WHAT IS ASKED:
The line containing "Which of the coin-operated" marks the start; return it and every line after it in the listing below, exactly, through the last.

(Scene question records)
-=-=-=-=-

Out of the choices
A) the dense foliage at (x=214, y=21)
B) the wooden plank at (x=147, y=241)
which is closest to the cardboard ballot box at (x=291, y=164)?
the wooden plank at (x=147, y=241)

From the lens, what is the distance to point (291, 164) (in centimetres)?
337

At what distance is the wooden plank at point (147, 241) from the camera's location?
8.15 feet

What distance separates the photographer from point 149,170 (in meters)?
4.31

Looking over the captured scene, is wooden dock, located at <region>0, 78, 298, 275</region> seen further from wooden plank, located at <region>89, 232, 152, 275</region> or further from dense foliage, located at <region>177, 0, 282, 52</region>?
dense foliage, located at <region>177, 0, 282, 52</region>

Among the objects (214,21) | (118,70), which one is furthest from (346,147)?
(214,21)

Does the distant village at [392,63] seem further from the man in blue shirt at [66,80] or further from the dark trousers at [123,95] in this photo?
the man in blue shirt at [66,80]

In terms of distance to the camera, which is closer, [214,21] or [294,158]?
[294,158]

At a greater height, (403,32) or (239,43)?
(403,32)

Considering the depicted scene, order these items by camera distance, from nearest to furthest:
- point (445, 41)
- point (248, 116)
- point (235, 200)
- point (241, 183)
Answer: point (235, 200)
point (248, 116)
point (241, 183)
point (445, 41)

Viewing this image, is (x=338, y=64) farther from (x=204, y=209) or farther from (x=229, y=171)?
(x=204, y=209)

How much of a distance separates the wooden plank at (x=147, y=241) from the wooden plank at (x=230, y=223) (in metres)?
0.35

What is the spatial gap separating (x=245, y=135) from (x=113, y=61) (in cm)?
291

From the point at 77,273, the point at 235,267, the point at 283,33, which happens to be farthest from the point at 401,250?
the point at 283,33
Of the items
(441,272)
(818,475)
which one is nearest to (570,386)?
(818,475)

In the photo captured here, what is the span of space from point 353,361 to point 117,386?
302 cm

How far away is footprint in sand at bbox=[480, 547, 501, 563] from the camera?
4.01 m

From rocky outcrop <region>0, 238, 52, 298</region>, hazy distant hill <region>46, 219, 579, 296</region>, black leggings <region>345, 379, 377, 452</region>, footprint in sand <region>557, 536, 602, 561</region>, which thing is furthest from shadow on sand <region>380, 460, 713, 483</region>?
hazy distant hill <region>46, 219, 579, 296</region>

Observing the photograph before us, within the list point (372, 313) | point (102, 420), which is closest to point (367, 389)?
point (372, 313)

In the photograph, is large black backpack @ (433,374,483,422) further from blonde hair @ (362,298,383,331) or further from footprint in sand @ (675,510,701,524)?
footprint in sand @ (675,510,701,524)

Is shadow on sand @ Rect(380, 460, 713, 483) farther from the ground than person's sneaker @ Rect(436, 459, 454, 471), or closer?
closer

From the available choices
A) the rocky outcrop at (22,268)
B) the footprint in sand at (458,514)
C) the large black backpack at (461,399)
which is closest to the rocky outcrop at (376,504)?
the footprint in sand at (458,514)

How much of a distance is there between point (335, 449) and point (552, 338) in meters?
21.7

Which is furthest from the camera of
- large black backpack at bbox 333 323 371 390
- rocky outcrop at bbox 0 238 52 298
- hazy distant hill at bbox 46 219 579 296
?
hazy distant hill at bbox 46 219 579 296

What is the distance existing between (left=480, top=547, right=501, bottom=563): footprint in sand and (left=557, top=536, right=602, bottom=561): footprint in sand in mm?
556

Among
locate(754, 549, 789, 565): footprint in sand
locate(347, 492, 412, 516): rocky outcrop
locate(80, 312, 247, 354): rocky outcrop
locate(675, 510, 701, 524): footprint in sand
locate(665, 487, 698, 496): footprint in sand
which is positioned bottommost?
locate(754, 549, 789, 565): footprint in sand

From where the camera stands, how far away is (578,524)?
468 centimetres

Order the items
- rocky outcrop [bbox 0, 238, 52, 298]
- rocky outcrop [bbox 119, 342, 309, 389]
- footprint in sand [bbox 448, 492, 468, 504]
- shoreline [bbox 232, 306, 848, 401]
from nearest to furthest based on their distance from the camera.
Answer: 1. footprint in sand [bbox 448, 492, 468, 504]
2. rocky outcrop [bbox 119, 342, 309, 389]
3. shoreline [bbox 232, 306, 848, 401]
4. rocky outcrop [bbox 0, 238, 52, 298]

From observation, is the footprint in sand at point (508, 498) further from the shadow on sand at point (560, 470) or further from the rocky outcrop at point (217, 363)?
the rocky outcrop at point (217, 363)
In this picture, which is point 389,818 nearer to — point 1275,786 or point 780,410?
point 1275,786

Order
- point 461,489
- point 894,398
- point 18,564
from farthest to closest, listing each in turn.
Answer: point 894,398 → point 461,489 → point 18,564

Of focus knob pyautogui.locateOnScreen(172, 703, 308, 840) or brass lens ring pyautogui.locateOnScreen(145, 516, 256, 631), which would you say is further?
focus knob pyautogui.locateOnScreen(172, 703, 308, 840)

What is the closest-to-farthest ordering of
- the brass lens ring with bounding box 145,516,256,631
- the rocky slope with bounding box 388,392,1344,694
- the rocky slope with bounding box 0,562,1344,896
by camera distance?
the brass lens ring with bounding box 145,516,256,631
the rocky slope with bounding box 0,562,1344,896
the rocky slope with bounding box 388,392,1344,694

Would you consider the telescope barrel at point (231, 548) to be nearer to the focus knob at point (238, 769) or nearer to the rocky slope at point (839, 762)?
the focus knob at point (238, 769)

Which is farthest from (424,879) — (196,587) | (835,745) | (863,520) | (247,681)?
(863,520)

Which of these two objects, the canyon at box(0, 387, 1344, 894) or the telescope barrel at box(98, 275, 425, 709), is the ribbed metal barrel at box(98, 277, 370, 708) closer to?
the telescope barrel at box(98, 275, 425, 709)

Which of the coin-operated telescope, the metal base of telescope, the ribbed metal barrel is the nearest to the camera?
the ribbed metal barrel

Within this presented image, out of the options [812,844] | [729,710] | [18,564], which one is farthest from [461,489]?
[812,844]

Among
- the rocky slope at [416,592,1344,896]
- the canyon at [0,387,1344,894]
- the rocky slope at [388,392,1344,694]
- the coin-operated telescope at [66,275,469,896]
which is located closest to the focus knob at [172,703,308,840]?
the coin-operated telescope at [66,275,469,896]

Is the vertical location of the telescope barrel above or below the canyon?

-=-=-=-=-

TASK ANSWER:
Which of the coin-operated telescope, the metal base of telescope, the ribbed metal barrel is the nearest to the camera?
the ribbed metal barrel

Within this presented image, out of the options [812,844] | [729,710] | [18,564], which one is farthest from [461,489]?
[812,844]

Among
- the rocky slope at [416,592,1344,896]
- the canyon at [0,387,1344,894]
- the rocky slope at [388,392,1344,694]
- the coin-operated telescope at [66,275,469,896]
which is located closest to the focus knob at [172,703,308,840]?
the coin-operated telescope at [66,275,469,896]

Is the vertical location of the telescope barrel above or below the canyon?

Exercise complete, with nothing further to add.